The reason that the resulting table cannot be exported to JSON or TSV is that on parse the structure is represented as a NumPy array and using byte strings rather than UniCode, and it looks like the formatters are not accounting for that.

This is surprising as we have not adjusted those portions of code in biom for a long time, and the comment of this working on 2023.2 but not 2023.9 is puzzling on the surface as versions of Python are consistent. A piece of this issue was fixed in #886 with version 2.1.15 although it does not solve this issue completely.
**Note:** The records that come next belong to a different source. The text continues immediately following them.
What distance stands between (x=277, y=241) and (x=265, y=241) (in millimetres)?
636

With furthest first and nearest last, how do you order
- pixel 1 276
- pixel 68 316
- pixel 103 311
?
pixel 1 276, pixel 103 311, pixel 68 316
I'll open issues on Github w.r.t. at least three problems I see here: 1) Confidence is not represented in its native floating point type, 2) Taxonomy is using bytes rather than str, which may be a long-term hold over from Python 2 days and is the likely disruption on conversion to TSV/JSON, and 3) the error messages coming back are not helpful and can be readily improved.

Does that cover it or are there additional problems?

https://github.com/biocore/biom-format/issues/944
https://github.com/biocore/biom-format/issues/945
https://github.com/biocore/biom-format/issues/946

Best,
Daniel

1 Like

Hi @wasade,

Yes that covers all the errors! Thanks so much for your time. I'll keep track of those issues on Github and wait for the answers.

This topic was automatically closed 31 days after the last reply. New replies are no longer allowed.